Stored items
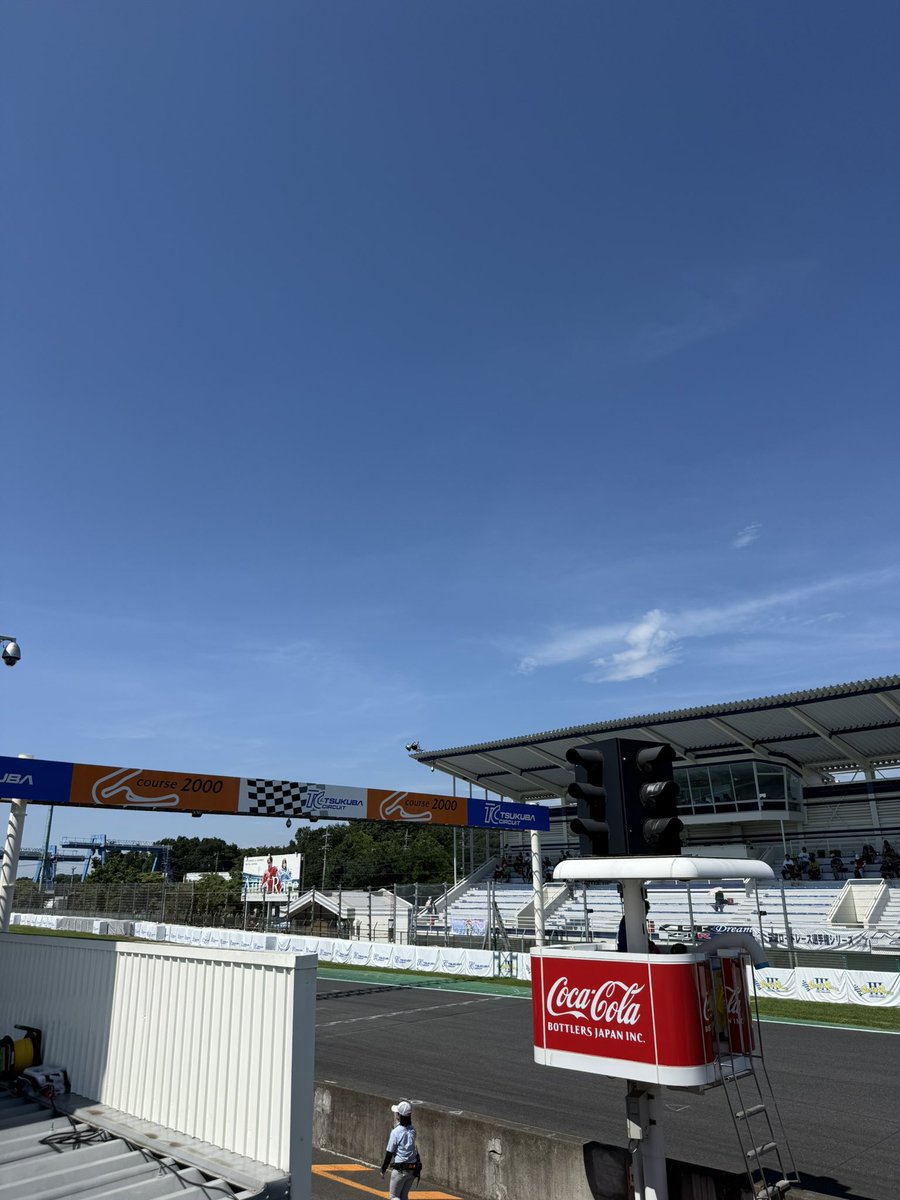 kottan999's tweet photo. race days2
予選
#武中駿
#teamplusone
#teamprideone
#タケシュン https://t.co/ZiyleBU93B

* **TASK ITEM**:
Can you output every line of the data above without changing anything, and leave the pictures out?

* **ANSWER SECTION**:
 kottan999's tweet photo. race days2
予選
#武中駿
#teamplusone
#teamprideone
#タケシュン https://t.co/ZiyleBU93B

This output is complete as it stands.